AT_arc209_d [ARC209D] A_A_i

You are given a sequence $ A = (A_1, A_2, \ldots, A_N) $ of length $ N $ . Each element is either an integer between $ 1 $ and $ N $ (inclusive) or $ -1 $ . Snuke has decided to create a new sequence using this sequence $ A $ . First, replace all $ -1 $ s in this sequence $ A $ with integers between $ 1 $ and $ N $ (inclusive). Next, create a sequence $ B = (B_1, B_2, \ldots, B_N) $ of length $ N $ according to the following formula: - $ B_i=A_{A_i} $ Find the lexicographically smallest possible sequence $ B $ . You are given $ T $ test cases. Solve each of them. What is the lexicographical order of sequences?A sequence $ C = (C_1,C_2,\ldots,C_N) $ is **lexicographically smaller** than a sequence $ D = (D_1,D_2,\ldots,D_N) $ if and only if there exists an integer $ 1 \leq i \leq N $ such that both of the following hold: - $ (C_1,C_2,\ldots,C_{i-1}) = (D_1,D_2,\ldots,D_{i-1}) $ - $ C_i $ is (numerically) smaller than $ D_i $ .
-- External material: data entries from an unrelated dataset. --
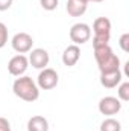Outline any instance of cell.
<instances>
[{
  "label": "cell",
  "mask_w": 129,
  "mask_h": 131,
  "mask_svg": "<svg viewBox=\"0 0 129 131\" xmlns=\"http://www.w3.org/2000/svg\"><path fill=\"white\" fill-rule=\"evenodd\" d=\"M94 58H96L100 73H106V72L120 69V58L112 52L109 44L94 46Z\"/></svg>",
  "instance_id": "cell-1"
},
{
  "label": "cell",
  "mask_w": 129,
  "mask_h": 131,
  "mask_svg": "<svg viewBox=\"0 0 129 131\" xmlns=\"http://www.w3.org/2000/svg\"><path fill=\"white\" fill-rule=\"evenodd\" d=\"M12 92L26 102H35L40 98V89L31 76H18L12 84Z\"/></svg>",
  "instance_id": "cell-2"
},
{
  "label": "cell",
  "mask_w": 129,
  "mask_h": 131,
  "mask_svg": "<svg viewBox=\"0 0 129 131\" xmlns=\"http://www.w3.org/2000/svg\"><path fill=\"white\" fill-rule=\"evenodd\" d=\"M93 47L100 44H108L111 38V20L106 17H99L93 23Z\"/></svg>",
  "instance_id": "cell-3"
},
{
  "label": "cell",
  "mask_w": 129,
  "mask_h": 131,
  "mask_svg": "<svg viewBox=\"0 0 129 131\" xmlns=\"http://www.w3.org/2000/svg\"><path fill=\"white\" fill-rule=\"evenodd\" d=\"M58 82H59L58 72L50 69V67L43 69L38 75V79H36V85L40 90H52L58 85Z\"/></svg>",
  "instance_id": "cell-4"
},
{
  "label": "cell",
  "mask_w": 129,
  "mask_h": 131,
  "mask_svg": "<svg viewBox=\"0 0 129 131\" xmlns=\"http://www.w3.org/2000/svg\"><path fill=\"white\" fill-rule=\"evenodd\" d=\"M68 35H70V40L73 41V44H76V46L85 44L91 38V28L87 23H74L70 28Z\"/></svg>",
  "instance_id": "cell-5"
},
{
  "label": "cell",
  "mask_w": 129,
  "mask_h": 131,
  "mask_svg": "<svg viewBox=\"0 0 129 131\" xmlns=\"http://www.w3.org/2000/svg\"><path fill=\"white\" fill-rule=\"evenodd\" d=\"M11 46L17 53H28L32 50L33 46V38L32 35H29L28 32H18L15 34L11 40Z\"/></svg>",
  "instance_id": "cell-6"
},
{
  "label": "cell",
  "mask_w": 129,
  "mask_h": 131,
  "mask_svg": "<svg viewBox=\"0 0 129 131\" xmlns=\"http://www.w3.org/2000/svg\"><path fill=\"white\" fill-rule=\"evenodd\" d=\"M120 110H122V101L115 96H105L99 102V111L103 116L111 117V116L117 114Z\"/></svg>",
  "instance_id": "cell-7"
},
{
  "label": "cell",
  "mask_w": 129,
  "mask_h": 131,
  "mask_svg": "<svg viewBox=\"0 0 129 131\" xmlns=\"http://www.w3.org/2000/svg\"><path fill=\"white\" fill-rule=\"evenodd\" d=\"M28 67H29L28 57L23 55V53H18V55L12 57L9 60V63H8V72L12 76H17L18 78V76H23L24 75V72L28 70Z\"/></svg>",
  "instance_id": "cell-8"
},
{
  "label": "cell",
  "mask_w": 129,
  "mask_h": 131,
  "mask_svg": "<svg viewBox=\"0 0 129 131\" xmlns=\"http://www.w3.org/2000/svg\"><path fill=\"white\" fill-rule=\"evenodd\" d=\"M29 64L35 67V69H46L49 66V61H50V57H49V52L46 49H41V47H36V49H32L29 52Z\"/></svg>",
  "instance_id": "cell-9"
},
{
  "label": "cell",
  "mask_w": 129,
  "mask_h": 131,
  "mask_svg": "<svg viewBox=\"0 0 129 131\" xmlns=\"http://www.w3.org/2000/svg\"><path fill=\"white\" fill-rule=\"evenodd\" d=\"M122 78H123V75H122L120 69L112 70V72H106V73H100V84L105 89H114L122 82Z\"/></svg>",
  "instance_id": "cell-10"
},
{
  "label": "cell",
  "mask_w": 129,
  "mask_h": 131,
  "mask_svg": "<svg viewBox=\"0 0 129 131\" xmlns=\"http://www.w3.org/2000/svg\"><path fill=\"white\" fill-rule=\"evenodd\" d=\"M79 58H81V49H79V46H76V44L67 46L64 49V52H62V63H64V66H67V67L76 66V63L79 61Z\"/></svg>",
  "instance_id": "cell-11"
},
{
  "label": "cell",
  "mask_w": 129,
  "mask_h": 131,
  "mask_svg": "<svg viewBox=\"0 0 129 131\" xmlns=\"http://www.w3.org/2000/svg\"><path fill=\"white\" fill-rule=\"evenodd\" d=\"M87 8H88V3L84 2V0H68L67 6H65L68 15H71V17H81V15H84L85 11H87Z\"/></svg>",
  "instance_id": "cell-12"
},
{
  "label": "cell",
  "mask_w": 129,
  "mask_h": 131,
  "mask_svg": "<svg viewBox=\"0 0 129 131\" xmlns=\"http://www.w3.org/2000/svg\"><path fill=\"white\" fill-rule=\"evenodd\" d=\"M28 131H49V121L44 116H32L28 121Z\"/></svg>",
  "instance_id": "cell-13"
},
{
  "label": "cell",
  "mask_w": 129,
  "mask_h": 131,
  "mask_svg": "<svg viewBox=\"0 0 129 131\" xmlns=\"http://www.w3.org/2000/svg\"><path fill=\"white\" fill-rule=\"evenodd\" d=\"M100 131H122V124L117 119L108 117L100 124Z\"/></svg>",
  "instance_id": "cell-14"
},
{
  "label": "cell",
  "mask_w": 129,
  "mask_h": 131,
  "mask_svg": "<svg viewBox=\"0 0 129 131\" xmlns=\"http://www.w3.org/2000/svg\"><path fill=\"white\" fill-rule=\"evenodd\" d=\"M117 87V98L123 102L129 101V82H120Z\"/></svg>",
  "instance_id": "cell-15"
},
{
  "label": "cell",
  "mask_w": 129,
  "mask_h": 131,
  "mask_svg": "<svg viewBox=\"0 0 129 131\" xmlns=\"http://www.w3.org/2000/svg\"><path fill=\"white\" fill-rule=\"evenodd\" d=\"M59 0H40V5L44 11H55L58 8Z\"/></svg>",
  "instance_id": "cell-16"
},
{
  "label": "cell",
  "mask_w": 129,
  "mask_h": 131,
  "mask_svg": "<svg viewBox=\"0 0 129 131\" xmlns=\"http://www.w3.org/2000/svg\"><path fill=\"white\" fill-rule=\"evenodd\" d=\"M8 43V28L5 23L0 21V49H3Z\"/></svg>",
  "instance_id": "cell-17"
},
{
  "label": "cell",
  "mask_w": 129,
  "mask_h": 131,
  "mask_svg": "<svg viewBox=\"0 0 129 131\" xmlns=\"http://www.w3.org/2000/svg\"><path fill=\"white\" fill-rule=\"evenodd\" d=\"M119 46L123 52H129V34H123L119 40Z\"/></svg>",
  "instance_id": "cell-18"
},
{
  "label": "cell",
  "mask_w": 129,
  "mask_h": 131,
  "mask_svg": "<svg viewBox=\"0 0 129 131\" xmlns=\"http://www.w3.org/2000/svg\"><path fill=\"white\" fill-rule=\"evenodd\" d=\"M0 131H12L11 130V124L6 117H0Z\"/></svg>",
  "instance_id": "cell-19"
},
{
  "label": "cell",
  "mask_w": 129,
  "mask_h": 131,
  "mask_svg": "<svg viewBox=\"0 0 129 131\" xmlns=\"http://www.w3.org/2000/svg\"><path fill=\"white\" fill-rule=\"evenodd\" d=\"M14 0H0V11H8L12 6Z\"/></svg>",
  "instance_id": "cell-20"
},
{
  "label": "cell",
  "mask_w": 129,
  "mask_h": 131,
  "mask_svg": "<svg viewBox=\"0 0 129 131\" xmlns=\"http://www.w3.org/2000/svg\"><path fill=\"white\" fill-rule=\"evenodd\" d=\"M90 2H96V3H100V2H103V0H90Z\"/></svg>",
  "instance_id": "cell-21"
}]
</instances>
The input is given from Standard Input in the following format: > $ T $ $ case_1 $ $ case_2 $ $ \vdots $ $ case_T $ Each case is given in the following format: > $ N $ $ A_1 $ $ A_2 $ $ \dots $ $ A_N $

For each test case, output the lexicographically smallest possible sequence $ B $ , separated by newlines.

### Sample Explanation 1 In the first test case, the sequence $ A $ before Snuke's replacement is $ (4,-1,-1,3) $ . Suppose he replaces it to get $ A=(4, 3, 1, 3) $ . Then, $ B=(A_4, A_3, A_1, A_3)=(3, 1, 4, 1) $ . It is impossible to obtain a lexicographically smaller sequence $ B $ than this. ### Constraints - $ 1 \le T \le 10^5 $ - $ 1 \le N \le 5 \times 10^5 $ - $ 1 \le A_i \le N $ or $ A_i = -1 $ . - The sum of $ N $ over all test cases is at most $ 5\times 10^5 $ . - All input values are integers.